Objective →
Copy each of the entries below word for word, without changing anything.

[start Provided entries]

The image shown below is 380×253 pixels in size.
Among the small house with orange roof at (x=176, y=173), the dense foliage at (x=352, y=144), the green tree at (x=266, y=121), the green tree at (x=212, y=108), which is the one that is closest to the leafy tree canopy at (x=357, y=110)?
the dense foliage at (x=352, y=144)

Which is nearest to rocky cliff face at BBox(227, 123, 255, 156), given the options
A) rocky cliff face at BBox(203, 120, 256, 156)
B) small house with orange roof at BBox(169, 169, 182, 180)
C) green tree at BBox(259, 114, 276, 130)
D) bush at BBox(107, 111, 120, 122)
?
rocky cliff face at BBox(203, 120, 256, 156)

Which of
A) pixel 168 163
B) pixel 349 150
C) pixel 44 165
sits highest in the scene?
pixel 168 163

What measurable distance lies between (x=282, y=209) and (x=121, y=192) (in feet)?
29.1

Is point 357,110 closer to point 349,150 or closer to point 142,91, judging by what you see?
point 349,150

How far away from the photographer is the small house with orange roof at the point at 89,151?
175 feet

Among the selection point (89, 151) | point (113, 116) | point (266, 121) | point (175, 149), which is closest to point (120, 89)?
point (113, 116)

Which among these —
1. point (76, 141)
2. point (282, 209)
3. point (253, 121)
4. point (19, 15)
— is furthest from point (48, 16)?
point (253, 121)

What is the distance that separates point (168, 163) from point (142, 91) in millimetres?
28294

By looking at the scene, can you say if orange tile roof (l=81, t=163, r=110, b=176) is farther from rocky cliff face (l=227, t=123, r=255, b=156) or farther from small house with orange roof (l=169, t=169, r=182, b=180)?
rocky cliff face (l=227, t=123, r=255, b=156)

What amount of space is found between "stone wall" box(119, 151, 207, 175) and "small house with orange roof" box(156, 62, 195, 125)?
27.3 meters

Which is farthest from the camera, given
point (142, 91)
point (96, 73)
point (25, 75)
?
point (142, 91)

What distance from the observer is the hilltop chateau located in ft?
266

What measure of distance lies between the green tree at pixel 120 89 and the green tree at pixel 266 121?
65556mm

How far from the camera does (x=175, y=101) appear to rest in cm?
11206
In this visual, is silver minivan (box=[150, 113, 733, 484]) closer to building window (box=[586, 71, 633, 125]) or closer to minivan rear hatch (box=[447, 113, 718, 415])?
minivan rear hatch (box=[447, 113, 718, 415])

[end Provided entries]

Full solution →
The image shown below is 380×253 pixels in size.
Among the small house with orange roof at (x=176, y=173), the dense foliage at (x=352, y=144), the green tree at (x=266, y=121), the green tree at (x=212, y=108), which is the one that is closest to the leafy tree canopy at (x=357, y=110)?
the dense foliage at (x=352, y=144)

Which is nearest to rocky cliff face at BBox(227, 123, 255, 156), given the options
A) rocky cliff face at BBox(203, 120, 256, 156)
B) small house with orange roof at BBox(169, 169, 182, 180)
C) green tree at BBox(259, 114, 276, 130)
D) bush at BBox(107, 111, 120, 122)
?
rocky cliff face at BBox(203, 120, 256, 156)

Which of
A) pixel 168 163
B) pixel 349 150
C) pixel 44 165
sits highest in the scene?
pixel 168 163

What measurable distance lies between (x=282, y=209) and (x=121, y=192) (in feet)?
29.1

Is point 357,110 closer to point 349,150 or closer to point 142,91, judging by what you see?
point 349,150

How far away from the photographer is the small house with orange roof at the point at 89,151?
175 feet

Among the selection point (89, 151) | point (113, 116) | point (266, 121) | point (175, 149), which is closest to point (120, 89)?
point (113, 116)

Which among these —
1. point (76, 141)
2. point (282, 209)
3. point (253, 121)
4. point (19, 15)
— is furthest from point (48, 16)?
point (253, 121)

What is the distance that separates point (168, 163) from point (142, 91) in millimetres?
28294

By looking at the scene, can you say if orange tile roof (l=81, t=163, r=110, b=176) is farther from rocky cliff face (l=227, t=123, r=255, b=156) or farther from small house with orange roof (l=169, t=169, r=182, b=180)?
rocky cliff face (l=227, t=123, r=255, b=156)

What amount of space is found between "stone wall" box(119, 151, 207, 175) and "small house with orange roof" box(156, 62, 195, 125)?
27.3 meters

Which is farthest from the camera, given
point (142, 91)
point (96, 73)
point (25, 75)
?
point (142, 91)

What distance from the observer is the hilltop chateau located in ft?
266

What measure of distance lies between the green tree at pixel 120 89 and the green tree at pixel 266 121?
65556mm

How far from the camera does (x=175, y=101) appear to rest in cm?
11206
In this visual, is silver minivan (box=[150, 113, 733, 484]) closer to building window (box=[586, 71, 633, 125]) or closer to minivan rear hatch (box=[447, 113, 718, 415])?
minivan rear hatch (box=[447, 113, 718, 415])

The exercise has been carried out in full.